Sometimes I don't even bother going to sleep or anything. I just sit on the benches and listen to the people moving. Hence my appearance. Though I certainly don't look it, I really am still perfectly sane. In fact, I'm the essence of sane intensified one thousand times its normal size. I'm more real than anyone walking this street tonight.

To see me is to see a desensitized person. Like a strip of tape rendered completely useless after repeated sticking. I don't care if you were just in a terrible accident and need an ambulance or your baby isn't breathing. I'm not going to do anything to help you, because you never did anything to help me. You looked at me like I was crazy when I ran here screaming and crying and bleeding. You grabbed your child's hand and walked the opposite direction, or just didn't pay attention. I tried to make you all listen, but your shoes kept scraping away, becoming quieter the farther you ran away. None of you cared that there was a bullet in my head.

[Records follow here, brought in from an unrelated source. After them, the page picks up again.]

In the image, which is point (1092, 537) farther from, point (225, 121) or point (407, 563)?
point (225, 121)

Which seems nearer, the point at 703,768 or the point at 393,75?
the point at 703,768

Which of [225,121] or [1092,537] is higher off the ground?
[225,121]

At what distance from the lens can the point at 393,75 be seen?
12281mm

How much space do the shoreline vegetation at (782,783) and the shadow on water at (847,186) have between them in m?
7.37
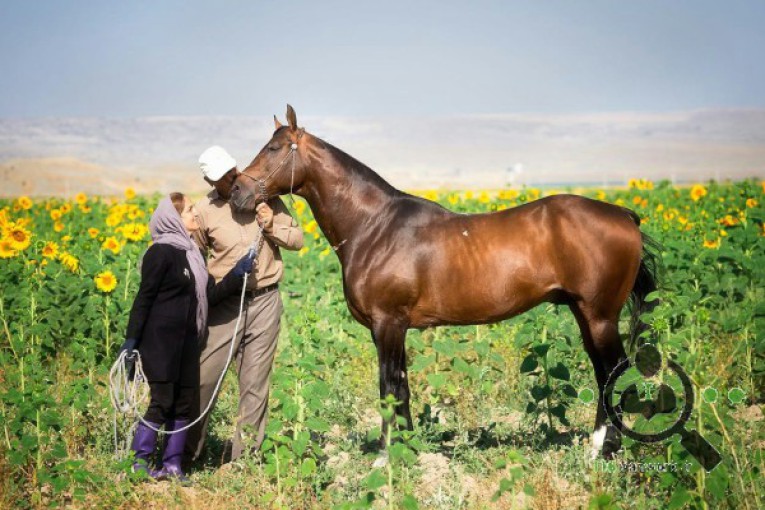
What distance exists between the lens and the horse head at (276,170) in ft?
20.0

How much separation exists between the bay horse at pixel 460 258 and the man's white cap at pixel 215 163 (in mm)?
135

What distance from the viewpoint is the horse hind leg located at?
239 inches

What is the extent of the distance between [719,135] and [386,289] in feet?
431

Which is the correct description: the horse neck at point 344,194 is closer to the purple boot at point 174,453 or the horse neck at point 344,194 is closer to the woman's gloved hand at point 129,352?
the woman's gloved hand at point 129,352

That seems so long ago. I don't even remember when he left anymore. The only thing I do remember is the sound his shoes made on the floor as he walked toward the elevator without looking back at me. It was the last time I saw him until tonight.

He was sitting on the same bench I'd been sitting on all afternoon. For a few minutes, all I did was stare at him, dressed to the nines, checking his watch and brushing the bright red confetti out of his hair. He was waiting for the bus to come to take him wherever he lives now to whomever he lives with. As soon as I stepped under the streetlight, he looked up and our eyes met for the first time since the day I didn't see him anymore.

I kept my eyes on his while I reached into my pocket and pulled out the same gun that put the bullet in my head. Everyone's shoes suddenly thundered away all over the place. But he just sat there, staring. Neither of us said a word to each other tonight. I spared him the painful indignity of hearing me speak before I pulled the trigger. It was, after all, the courteous thing to do.

Even in death, all he did was stare up at me from the ground. His expression was completely devoid of meaning, but his eyes were still fixed on mine. He must have known what was coming. I put his gun back in my pocket and listened to the sound of sirens approaching from a distance. I knew it was time to finally go back home after countless years of waiting.

Quickly and quietly, my shoes splashed in the blood and confetti as I walked along the cracked street that led back to where I was the day I didn't see him anymore.